Brao people (,  ) are an ethnic group that live on both sides of the Cambodia-Laos border.
There are approximately 60,000 Brao people, broadly defined, worldwide. They mainly live in Attapeu and Champasak Provinces in southern Laos, and Ratanakiri and Stung Treng Provinces in northeastern Cambodia. In Cambodia, the Brao include people from the following sub-groups: Amba, Kreung, Kavet, Brao Tanap, and Lun. In southern Laos, they belong to the Jree, Kavet, Lun, Hamong and Ka-ying sub-groups 

 Brao people speak various dialects of the Brao language, a Western Bahnaric Mon–Khmer language of Cambodia and Laos. 

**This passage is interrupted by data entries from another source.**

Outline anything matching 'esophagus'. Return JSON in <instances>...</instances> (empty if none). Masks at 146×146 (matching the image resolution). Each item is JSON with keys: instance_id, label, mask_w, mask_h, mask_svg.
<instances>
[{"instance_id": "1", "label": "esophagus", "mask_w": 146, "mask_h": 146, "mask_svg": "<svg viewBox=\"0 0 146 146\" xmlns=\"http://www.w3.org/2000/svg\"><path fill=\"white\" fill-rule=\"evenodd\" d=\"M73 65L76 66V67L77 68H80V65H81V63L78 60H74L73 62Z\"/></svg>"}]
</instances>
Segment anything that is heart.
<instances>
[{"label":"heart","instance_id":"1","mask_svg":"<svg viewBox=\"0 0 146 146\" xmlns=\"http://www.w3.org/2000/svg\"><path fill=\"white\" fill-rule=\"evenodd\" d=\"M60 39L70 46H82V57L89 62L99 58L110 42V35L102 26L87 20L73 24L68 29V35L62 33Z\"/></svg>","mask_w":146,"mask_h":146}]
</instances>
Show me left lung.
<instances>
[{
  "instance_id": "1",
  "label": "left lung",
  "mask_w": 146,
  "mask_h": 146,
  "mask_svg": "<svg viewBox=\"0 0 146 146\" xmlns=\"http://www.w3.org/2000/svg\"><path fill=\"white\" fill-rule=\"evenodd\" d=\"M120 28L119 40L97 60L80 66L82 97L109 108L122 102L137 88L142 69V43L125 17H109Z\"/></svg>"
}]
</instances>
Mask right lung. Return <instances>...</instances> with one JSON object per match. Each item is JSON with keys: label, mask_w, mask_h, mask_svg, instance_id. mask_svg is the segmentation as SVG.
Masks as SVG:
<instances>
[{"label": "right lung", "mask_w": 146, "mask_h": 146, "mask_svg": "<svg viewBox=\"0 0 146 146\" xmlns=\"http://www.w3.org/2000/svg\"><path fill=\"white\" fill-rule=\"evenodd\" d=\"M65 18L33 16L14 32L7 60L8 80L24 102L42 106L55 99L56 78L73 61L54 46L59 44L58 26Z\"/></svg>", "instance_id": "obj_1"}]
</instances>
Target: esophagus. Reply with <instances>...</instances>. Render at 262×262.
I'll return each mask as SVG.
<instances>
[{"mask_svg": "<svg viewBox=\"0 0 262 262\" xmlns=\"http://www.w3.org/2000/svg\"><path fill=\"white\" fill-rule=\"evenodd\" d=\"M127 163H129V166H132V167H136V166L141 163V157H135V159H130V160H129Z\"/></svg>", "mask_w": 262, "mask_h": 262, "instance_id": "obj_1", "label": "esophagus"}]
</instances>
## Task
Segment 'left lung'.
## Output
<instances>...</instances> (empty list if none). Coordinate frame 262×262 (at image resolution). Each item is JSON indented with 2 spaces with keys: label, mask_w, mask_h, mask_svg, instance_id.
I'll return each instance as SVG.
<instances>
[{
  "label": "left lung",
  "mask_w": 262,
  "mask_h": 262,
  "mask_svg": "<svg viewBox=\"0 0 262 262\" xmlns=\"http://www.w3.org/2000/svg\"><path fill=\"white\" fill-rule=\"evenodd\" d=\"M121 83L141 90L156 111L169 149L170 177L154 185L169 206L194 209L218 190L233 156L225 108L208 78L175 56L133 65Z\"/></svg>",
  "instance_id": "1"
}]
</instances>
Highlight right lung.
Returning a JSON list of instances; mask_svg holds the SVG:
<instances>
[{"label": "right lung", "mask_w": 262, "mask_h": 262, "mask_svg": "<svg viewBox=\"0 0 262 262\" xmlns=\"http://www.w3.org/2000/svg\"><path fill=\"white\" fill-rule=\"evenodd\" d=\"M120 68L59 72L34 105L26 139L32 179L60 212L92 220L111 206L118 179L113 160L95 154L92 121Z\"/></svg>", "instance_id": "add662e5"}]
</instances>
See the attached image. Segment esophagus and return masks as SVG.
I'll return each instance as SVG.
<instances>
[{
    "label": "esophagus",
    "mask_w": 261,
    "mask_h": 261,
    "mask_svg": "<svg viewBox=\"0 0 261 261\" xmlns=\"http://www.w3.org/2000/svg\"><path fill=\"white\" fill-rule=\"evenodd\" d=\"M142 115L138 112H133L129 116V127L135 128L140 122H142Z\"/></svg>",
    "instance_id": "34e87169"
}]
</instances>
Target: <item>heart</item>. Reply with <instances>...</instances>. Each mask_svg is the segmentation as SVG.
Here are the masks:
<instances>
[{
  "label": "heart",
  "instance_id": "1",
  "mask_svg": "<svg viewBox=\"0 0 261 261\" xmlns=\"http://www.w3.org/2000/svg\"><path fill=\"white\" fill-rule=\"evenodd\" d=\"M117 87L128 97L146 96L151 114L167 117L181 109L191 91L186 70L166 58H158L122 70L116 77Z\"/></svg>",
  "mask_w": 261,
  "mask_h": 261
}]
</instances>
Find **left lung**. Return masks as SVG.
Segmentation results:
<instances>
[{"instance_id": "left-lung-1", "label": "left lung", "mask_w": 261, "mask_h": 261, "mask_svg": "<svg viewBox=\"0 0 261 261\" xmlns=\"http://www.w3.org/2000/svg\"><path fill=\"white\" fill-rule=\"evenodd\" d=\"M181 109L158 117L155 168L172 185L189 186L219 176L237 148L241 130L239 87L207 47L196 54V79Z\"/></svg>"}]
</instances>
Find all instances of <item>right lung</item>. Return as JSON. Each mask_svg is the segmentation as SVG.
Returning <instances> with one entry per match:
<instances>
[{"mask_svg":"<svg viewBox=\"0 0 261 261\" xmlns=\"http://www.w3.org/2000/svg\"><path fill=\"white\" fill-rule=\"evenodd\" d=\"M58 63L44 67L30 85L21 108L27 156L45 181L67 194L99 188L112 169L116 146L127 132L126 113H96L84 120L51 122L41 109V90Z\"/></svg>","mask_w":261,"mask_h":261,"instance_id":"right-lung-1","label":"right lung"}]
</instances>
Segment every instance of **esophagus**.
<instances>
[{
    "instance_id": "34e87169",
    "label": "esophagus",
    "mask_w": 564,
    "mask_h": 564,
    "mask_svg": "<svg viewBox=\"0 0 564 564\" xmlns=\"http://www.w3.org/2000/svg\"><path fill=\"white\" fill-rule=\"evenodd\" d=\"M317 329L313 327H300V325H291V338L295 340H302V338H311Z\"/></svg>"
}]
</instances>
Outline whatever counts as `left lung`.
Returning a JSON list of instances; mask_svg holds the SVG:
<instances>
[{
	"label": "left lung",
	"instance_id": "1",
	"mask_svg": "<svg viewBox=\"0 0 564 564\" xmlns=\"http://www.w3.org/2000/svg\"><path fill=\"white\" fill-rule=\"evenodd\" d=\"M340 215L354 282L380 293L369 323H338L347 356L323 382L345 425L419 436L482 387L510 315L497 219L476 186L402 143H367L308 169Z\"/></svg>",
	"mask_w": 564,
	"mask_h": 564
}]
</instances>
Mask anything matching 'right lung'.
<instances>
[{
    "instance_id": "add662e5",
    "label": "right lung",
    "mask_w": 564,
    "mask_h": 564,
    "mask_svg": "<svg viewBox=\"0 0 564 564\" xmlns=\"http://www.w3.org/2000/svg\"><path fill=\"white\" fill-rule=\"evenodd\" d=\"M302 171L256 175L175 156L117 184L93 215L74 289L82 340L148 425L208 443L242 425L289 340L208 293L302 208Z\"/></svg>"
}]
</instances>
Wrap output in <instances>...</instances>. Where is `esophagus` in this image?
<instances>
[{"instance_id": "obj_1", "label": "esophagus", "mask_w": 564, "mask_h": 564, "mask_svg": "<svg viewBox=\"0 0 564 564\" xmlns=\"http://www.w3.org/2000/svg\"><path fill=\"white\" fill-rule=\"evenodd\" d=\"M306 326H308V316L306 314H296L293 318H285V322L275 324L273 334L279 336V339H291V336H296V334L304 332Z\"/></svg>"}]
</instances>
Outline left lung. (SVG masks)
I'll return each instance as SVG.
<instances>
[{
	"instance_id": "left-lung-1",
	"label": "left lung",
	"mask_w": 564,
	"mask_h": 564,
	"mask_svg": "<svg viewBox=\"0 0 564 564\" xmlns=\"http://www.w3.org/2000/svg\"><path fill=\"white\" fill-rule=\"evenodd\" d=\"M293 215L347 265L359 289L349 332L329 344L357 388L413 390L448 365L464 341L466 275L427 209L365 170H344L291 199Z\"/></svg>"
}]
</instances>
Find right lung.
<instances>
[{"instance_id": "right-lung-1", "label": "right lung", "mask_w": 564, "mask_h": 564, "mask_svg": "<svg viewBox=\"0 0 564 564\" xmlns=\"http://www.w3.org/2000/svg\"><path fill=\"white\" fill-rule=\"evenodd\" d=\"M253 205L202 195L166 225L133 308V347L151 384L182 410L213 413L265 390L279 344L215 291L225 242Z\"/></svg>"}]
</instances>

 Sometimes the Brao people are confused with the Bru, or the Brou, a Katuic Mon-Khmer language speaking group found in Khammouane and Savannakhet Provinces in southern Laos, and adjacent areas of Viet Nam. Some Bru people also live in northeastern Thailand. 

The main religion of Brao is Animism, although “a small minority of the Brao in northeast Cambodia have recently converted to forms of evangelical Christianity.” Brao variety of Animism focuses on appeasing “a wide array of malevolent spirits who manifest in various contexts and ways.” Most rituals “require the consumption of a particular form of fermented rice-beer” as well as “sacrificing chickens, pigs, and water buffaloes and, less frequently, cows.”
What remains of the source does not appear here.